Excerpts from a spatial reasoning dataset
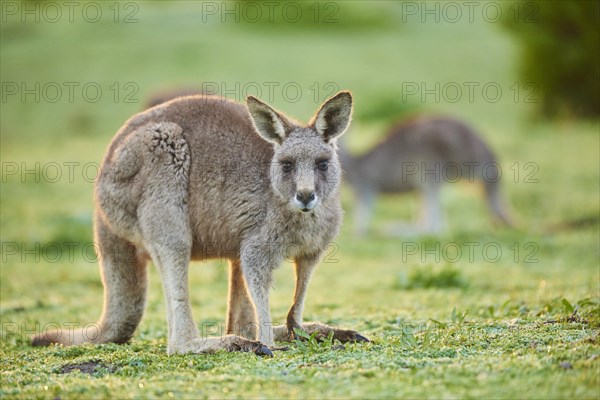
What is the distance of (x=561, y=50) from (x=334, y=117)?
48.7 feet

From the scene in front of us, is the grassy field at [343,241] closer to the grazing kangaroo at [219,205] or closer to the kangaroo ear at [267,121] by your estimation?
the grazing kangaroo at [219,205]

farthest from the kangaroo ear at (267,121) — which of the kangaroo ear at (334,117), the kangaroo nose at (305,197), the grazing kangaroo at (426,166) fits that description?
the grazing kangaroo at (426,166)

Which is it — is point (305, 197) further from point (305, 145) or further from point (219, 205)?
point (219, 205)

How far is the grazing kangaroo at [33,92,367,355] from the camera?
5.56 meters

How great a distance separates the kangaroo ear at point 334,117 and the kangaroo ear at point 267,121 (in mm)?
236

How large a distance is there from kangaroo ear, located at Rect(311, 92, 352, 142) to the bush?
48.1 ft

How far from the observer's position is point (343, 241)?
41.9ft

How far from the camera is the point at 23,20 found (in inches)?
1217

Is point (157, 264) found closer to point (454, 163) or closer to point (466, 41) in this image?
point (454, 163)

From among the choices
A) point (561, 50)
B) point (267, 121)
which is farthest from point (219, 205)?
point (561, 50)

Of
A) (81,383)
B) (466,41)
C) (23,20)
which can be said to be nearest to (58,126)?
(23,20)

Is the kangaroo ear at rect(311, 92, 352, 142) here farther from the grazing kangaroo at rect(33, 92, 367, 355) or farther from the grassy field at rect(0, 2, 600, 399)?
the grassy field at rect(0, 2, 600, 399)

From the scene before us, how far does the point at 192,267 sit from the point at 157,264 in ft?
17.1

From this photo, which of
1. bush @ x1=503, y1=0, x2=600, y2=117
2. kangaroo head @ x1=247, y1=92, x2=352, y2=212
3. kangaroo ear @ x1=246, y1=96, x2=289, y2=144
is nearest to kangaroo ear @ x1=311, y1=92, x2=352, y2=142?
kangaroo head @ x1=247, y1=92, x2=352, y2=212
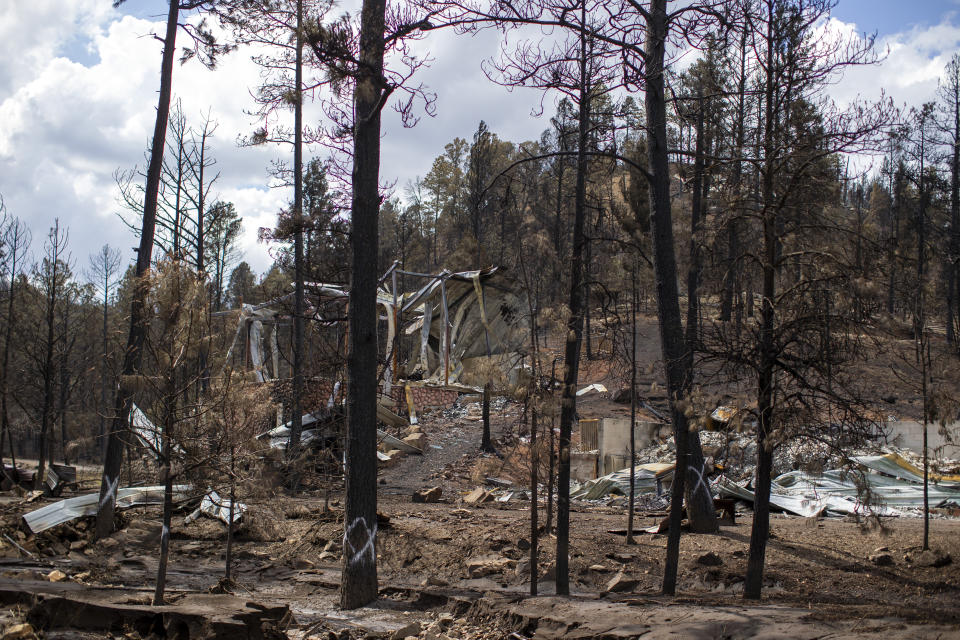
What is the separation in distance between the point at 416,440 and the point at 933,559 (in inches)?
554

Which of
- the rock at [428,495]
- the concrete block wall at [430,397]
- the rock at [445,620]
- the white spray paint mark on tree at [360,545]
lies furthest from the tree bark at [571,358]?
the concrete block wall at [430,397]

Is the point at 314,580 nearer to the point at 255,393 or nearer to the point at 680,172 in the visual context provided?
the point at 255,393

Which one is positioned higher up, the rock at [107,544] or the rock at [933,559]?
the rock at [933,559]

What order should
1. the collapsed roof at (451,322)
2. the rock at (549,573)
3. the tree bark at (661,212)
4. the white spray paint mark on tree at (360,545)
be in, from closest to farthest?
the white spray paint mark on tree at (360,545) → the tree bark at (661,212) → the rock at (549,573) → the collapsed roof at (451,322)

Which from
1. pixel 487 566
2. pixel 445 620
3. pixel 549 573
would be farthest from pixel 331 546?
pixel 445 620

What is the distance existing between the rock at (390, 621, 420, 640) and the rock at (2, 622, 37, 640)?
3342 mm

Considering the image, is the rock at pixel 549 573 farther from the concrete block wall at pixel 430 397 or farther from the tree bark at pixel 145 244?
the concrete block wall at pixel 430 397

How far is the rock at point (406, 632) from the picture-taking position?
24.5ft

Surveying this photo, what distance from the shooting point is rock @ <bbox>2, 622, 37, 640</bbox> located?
641cm

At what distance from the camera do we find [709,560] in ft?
32.9

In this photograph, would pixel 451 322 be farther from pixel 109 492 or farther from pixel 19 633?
pixel 19 633

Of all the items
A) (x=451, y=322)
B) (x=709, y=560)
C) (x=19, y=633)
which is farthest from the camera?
(x=451, y=322)

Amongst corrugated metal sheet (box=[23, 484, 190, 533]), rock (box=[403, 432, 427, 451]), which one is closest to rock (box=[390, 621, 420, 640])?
corrugated metal sheet (box=[23, 484, 190, 533])

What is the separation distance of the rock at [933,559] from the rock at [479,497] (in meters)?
8.55
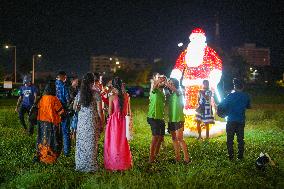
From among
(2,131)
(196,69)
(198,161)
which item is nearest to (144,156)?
(198,161)

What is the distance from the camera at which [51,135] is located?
31.9 ft

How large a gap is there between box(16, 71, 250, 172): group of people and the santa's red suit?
449cm

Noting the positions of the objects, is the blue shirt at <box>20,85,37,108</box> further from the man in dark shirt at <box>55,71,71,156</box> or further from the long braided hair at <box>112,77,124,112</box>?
the long braided hair at <box>112,77,124,112</box>

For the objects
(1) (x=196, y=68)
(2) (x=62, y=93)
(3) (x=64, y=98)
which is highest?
(1) (x=196, y=68)

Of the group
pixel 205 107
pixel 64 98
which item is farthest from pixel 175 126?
pixel 205 107

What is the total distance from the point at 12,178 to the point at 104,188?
2076 mm

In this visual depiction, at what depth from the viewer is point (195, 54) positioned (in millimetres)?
14617

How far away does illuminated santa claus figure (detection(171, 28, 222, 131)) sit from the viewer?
48.1ft

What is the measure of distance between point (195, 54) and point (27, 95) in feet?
18.4

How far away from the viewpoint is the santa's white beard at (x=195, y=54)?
14617 mm

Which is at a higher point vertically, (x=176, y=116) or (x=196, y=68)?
(x=196, y=68)

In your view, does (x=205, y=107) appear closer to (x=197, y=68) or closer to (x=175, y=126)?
(x=197, y=68)

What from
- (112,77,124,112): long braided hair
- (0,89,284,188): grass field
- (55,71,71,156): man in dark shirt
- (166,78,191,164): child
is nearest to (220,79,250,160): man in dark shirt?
(0,89,284,188): grass field

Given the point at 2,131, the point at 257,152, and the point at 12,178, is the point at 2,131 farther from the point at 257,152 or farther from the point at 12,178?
the point at 257,152
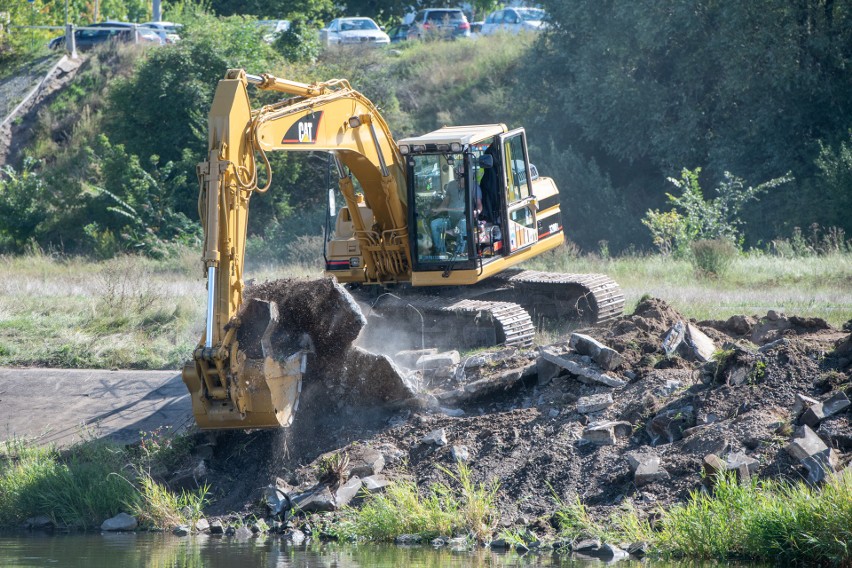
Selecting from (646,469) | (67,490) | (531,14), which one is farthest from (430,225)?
(531,14)

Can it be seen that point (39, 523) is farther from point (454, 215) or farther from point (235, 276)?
point (454, 215)

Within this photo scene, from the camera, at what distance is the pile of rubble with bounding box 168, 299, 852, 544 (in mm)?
9695

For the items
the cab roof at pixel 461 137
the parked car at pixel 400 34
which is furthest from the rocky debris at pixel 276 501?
the parked car at pixel 400 34

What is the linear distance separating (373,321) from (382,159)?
7.17 ft

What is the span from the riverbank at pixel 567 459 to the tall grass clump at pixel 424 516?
17 millimetres

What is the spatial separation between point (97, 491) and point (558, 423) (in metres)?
4.45

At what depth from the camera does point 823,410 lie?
32.4ft

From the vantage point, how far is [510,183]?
14453 mm

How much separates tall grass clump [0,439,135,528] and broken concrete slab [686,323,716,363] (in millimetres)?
5866

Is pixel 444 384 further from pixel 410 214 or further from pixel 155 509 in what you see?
pixel 155 509

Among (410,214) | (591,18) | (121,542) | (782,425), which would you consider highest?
(591,18)

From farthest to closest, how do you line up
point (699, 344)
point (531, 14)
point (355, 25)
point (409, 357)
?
point (531, 14) < point (355, 25) < point (409, 357) < point (699, 344)

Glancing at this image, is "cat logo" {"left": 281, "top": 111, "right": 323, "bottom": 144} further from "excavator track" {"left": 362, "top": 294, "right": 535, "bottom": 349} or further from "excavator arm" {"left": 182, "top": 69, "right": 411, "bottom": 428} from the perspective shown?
"excavator track" {"left": 362, "top": 294, "right": 535, "bottom": 349}

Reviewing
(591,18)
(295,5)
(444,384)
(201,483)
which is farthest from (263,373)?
(295,5)
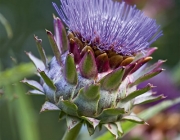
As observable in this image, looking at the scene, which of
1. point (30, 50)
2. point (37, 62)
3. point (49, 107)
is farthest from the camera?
point (30, 50)

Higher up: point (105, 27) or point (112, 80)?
point (105, 27)

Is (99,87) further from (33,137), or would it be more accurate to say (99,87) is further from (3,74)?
(33,137)

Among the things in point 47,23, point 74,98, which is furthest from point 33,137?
point 47,23

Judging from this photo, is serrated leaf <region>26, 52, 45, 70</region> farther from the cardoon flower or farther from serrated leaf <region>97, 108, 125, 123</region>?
serrated leaf <region>97, 108, 125, 123</region>

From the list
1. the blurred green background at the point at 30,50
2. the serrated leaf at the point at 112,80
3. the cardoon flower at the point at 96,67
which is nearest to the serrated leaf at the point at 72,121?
the cardoon flower at the point at 96,67

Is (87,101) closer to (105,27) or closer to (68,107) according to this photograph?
(68,107)

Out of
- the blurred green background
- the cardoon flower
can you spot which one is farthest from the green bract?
the blurred green background

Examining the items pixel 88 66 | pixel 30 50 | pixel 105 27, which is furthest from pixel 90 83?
pixel 30 50
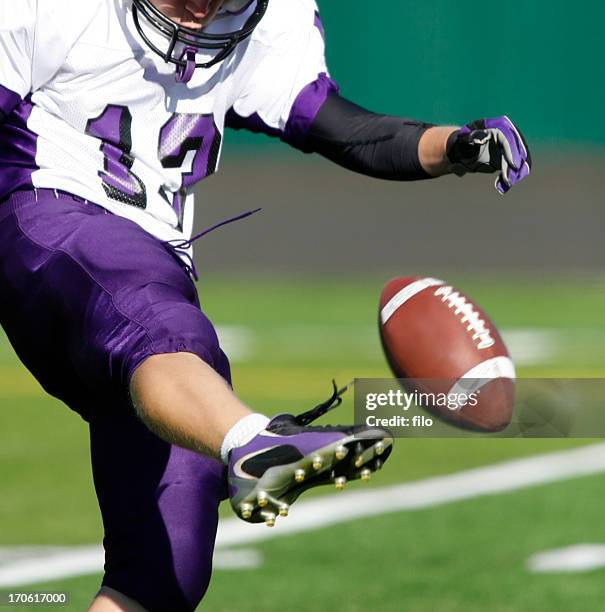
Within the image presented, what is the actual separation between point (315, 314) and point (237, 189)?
5.48m

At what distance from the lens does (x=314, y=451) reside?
263cm

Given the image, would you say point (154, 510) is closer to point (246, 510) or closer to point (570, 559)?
point (246, 510)

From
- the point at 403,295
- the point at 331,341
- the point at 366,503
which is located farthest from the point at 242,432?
the point at 331,341

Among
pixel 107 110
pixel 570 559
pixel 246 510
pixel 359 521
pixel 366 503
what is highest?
pixel 107 110

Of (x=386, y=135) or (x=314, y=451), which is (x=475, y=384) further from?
(x=314, y=451)

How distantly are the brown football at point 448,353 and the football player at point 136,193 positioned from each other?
306 millimetres

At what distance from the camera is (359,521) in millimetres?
5469

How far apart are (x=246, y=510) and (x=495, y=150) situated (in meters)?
1.12

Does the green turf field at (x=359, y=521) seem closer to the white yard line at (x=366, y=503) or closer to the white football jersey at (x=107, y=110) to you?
the white yard line at (x=366, y=503)

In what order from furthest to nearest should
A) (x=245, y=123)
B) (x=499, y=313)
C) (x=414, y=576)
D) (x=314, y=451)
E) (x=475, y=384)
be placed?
(x=499, y=313)
(x=414, y=576)
(x=245, y=123)
(x=475, y=384)
(x=314, y=451)

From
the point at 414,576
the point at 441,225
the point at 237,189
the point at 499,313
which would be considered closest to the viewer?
the point at 414,576

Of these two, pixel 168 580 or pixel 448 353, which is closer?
pixel 168 580

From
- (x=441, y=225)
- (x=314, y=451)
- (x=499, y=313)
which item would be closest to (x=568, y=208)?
(x=441, y=225)

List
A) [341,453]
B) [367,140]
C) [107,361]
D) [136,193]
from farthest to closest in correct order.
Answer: [367,140], [136,193], [107,361], [341,453]
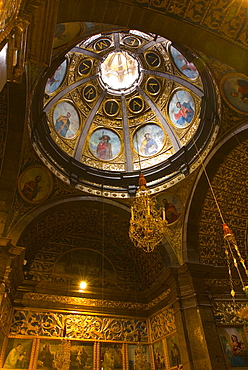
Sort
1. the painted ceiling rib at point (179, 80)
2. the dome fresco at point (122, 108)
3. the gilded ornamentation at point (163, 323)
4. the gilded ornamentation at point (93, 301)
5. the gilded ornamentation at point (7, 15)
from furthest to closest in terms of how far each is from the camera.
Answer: the dome fresco at point (122, 108)
the painted ceiling rib at point (179, 80)
the gilded ornamentation at point (93, 301)
the gilded ornamentation at point (163, 323)
the gilded ornamentation at point (7, 15)

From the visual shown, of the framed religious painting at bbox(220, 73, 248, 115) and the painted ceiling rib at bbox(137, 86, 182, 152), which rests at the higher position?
the painted ceiling rib at bbox(137, 86, 182, 152)

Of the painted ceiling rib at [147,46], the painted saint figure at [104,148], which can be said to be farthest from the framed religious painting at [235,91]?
the painted saint figure at [104,148]

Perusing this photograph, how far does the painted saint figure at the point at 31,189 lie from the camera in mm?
9555

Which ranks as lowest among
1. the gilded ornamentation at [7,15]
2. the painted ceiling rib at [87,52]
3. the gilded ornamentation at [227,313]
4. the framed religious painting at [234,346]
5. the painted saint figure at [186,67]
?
the framed religious painting at [234,346]

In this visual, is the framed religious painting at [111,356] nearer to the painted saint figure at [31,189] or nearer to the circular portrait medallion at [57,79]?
the painted saint figure at [31,189]

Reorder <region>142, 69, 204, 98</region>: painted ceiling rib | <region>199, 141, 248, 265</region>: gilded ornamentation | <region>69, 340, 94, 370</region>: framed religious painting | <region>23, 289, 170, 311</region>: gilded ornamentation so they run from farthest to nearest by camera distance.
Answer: <region>142, 69, 204, 98</region>: painted ceiling rib
<region>23, 289, 170, 311</region>: gilded ornamentation
<region>199, 141, 248, 265</region>: gilded ornamentation
<region>69, 340, 94, 370</region>: framed religious painting

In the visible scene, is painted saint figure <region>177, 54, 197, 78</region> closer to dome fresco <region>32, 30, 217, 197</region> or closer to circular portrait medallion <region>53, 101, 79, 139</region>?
dome fresco <region>32, 30, 217, 197</region>

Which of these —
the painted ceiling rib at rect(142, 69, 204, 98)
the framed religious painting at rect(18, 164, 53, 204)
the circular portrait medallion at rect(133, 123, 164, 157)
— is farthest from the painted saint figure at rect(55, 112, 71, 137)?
the painted ceiling rib at rect(142, 69, 204, 98)

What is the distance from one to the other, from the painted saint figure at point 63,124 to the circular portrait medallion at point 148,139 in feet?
9.45

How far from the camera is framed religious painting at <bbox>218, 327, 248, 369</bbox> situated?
826 cm

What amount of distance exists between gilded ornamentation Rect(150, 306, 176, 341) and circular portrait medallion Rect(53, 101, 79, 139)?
24.1ft

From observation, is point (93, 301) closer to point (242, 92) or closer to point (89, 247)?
point (89, 247)

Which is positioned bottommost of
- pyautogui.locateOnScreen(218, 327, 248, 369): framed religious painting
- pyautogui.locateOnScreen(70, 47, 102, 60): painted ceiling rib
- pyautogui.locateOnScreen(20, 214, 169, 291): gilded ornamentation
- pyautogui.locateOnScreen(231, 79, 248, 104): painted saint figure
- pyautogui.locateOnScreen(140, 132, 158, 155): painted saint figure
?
pyautogui.locateOnScreen(218, 327, 248, 369): framed religious painting

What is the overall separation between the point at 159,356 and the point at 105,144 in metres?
8.10
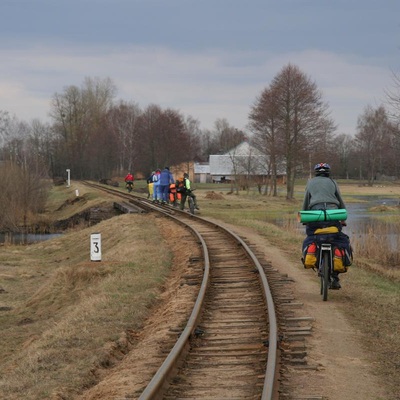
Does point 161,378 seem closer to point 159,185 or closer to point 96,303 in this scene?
point 96,303

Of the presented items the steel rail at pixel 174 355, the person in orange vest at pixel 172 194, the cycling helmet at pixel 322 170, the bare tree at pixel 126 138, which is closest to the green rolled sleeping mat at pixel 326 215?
the cycling helmet at pixel 322 170

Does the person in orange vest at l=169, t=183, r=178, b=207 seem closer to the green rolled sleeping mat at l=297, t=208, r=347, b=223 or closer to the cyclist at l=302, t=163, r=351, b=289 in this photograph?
the cyclist at l=302, t=163, r=351, b=289

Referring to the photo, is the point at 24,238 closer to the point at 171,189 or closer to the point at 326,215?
the point at 171,189

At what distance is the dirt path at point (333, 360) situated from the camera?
6.64 metres

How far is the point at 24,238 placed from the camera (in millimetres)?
39938

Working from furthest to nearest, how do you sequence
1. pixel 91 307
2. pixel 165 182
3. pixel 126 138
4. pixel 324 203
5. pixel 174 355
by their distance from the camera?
1. pixel 126 138
2. pixel 165 182
3. pixel 91 307
4. pixel 324 203
5. pixel 174 355

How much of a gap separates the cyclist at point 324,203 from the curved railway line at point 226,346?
1253 millimetres

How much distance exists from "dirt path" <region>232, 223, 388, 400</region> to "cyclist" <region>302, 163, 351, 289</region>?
0.88m

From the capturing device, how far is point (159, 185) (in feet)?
118

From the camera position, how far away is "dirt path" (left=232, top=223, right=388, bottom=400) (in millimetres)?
6637

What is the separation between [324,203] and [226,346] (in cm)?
331

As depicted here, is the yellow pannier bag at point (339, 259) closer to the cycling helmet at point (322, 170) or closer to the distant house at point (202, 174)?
the cycling helmet at point (322, 170)

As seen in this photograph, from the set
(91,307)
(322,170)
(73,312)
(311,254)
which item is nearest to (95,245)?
(73,312)

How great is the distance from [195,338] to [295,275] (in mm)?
5742
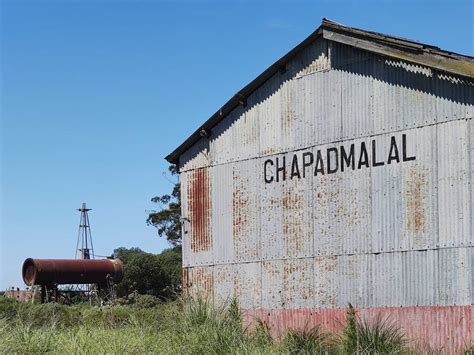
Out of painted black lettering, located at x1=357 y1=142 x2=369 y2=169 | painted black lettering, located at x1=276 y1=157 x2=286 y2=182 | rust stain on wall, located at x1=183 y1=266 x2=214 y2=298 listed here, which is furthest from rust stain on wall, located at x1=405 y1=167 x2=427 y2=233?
rust stain on wall, located at x1=183 y1=266 x2=214 y2=298

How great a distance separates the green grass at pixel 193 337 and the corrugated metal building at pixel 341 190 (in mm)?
596

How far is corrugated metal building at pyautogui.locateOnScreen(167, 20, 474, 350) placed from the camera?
15.8 meters

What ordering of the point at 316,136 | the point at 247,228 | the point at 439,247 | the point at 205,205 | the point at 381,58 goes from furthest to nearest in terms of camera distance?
1. the point at 205,205
2. the point at 247,228
3. the point at 316,136
4. the point at 381,58
5. the point at 439,247

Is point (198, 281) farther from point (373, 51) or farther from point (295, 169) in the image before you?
point (373, 51)

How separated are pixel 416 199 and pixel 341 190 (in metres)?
2.14

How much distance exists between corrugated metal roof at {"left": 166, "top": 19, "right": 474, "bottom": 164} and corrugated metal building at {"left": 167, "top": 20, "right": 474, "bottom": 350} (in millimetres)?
36

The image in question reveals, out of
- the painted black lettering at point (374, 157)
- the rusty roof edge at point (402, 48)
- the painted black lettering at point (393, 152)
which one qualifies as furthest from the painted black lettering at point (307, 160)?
the rusty roof edge at point (402, 48)

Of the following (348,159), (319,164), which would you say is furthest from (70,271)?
(348,159)

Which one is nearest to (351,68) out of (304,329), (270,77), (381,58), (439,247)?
(381,58)

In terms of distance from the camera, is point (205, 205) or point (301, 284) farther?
point (205, 205)

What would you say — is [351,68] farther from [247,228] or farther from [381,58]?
[247,228]

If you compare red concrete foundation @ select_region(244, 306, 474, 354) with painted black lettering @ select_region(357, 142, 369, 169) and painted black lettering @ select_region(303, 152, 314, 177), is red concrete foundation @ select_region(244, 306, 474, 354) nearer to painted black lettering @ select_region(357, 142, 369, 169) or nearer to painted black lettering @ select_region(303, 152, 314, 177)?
painted black lettering @ select_region(357, 142, 369, 169)

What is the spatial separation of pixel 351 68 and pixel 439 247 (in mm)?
4851

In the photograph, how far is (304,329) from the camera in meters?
18.3
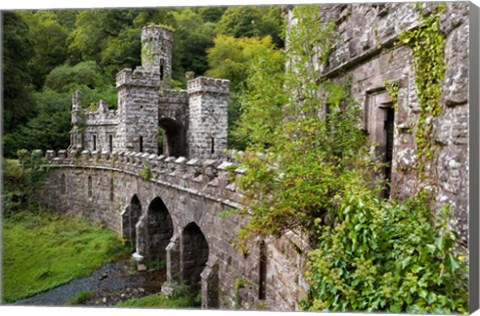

[The problem]
Retype the records word for word, beginning at the line that has "How much distance exists from" and stopping after the line that has "15.8 meters". Leave the pictures out.

[Response to this task]
How much distance exists from "dirt path" <region>232, 223, 388, 400</region> to "cyclist" <region>302, 163, 351, 289</region>?
0.88m

From the capturing device, how far is point (159, 185) (in feet)?
118

From the camera position, how far away is "dirt path" (left=232, top=223, right=388, bottom=400) (in millimetres)?
6637

What is the separation between [324,203] and [226,346] (in cm)?
331

As depicted here, is the yellow pannier bag at point (339, 259) closer to the cycling helmet at point (322, 170) or closer to the distant house at point (202, 174)?
the cycling helmet at point (322, 170)

As seen in this photograph, from the set
(91,307)
(322,170)
(73,312)
(311,254)
which item is nearest to (95,245)?
(73,312)

How great is the distance from [195,338] to [295,275] (in mm)?
5742
Out of painted black lettering, located at x1=357 y1=142 x2=369 y2=169 | painted black lettering, located at x1=276 y1=157 x2=286 y2=182 | rust stain on wall, located at x1=183 y1=266 x2=214 y2=298 listed here, which is furthest from rust stain on wall, located at x1=405 y1=167 x2=427 y2=233?
rust stain on wall, located at x1=183 y1=266 x2=214 y2=298

How great a distance separates the green grass at pixel 193 337 and the corrugated metal building at pixel 341 190 (in mm)?
596

How far is corrugated metal building at pyautogui.locateOnScreen(167, 20, 474, 350) placed from the camera?
15.8 meters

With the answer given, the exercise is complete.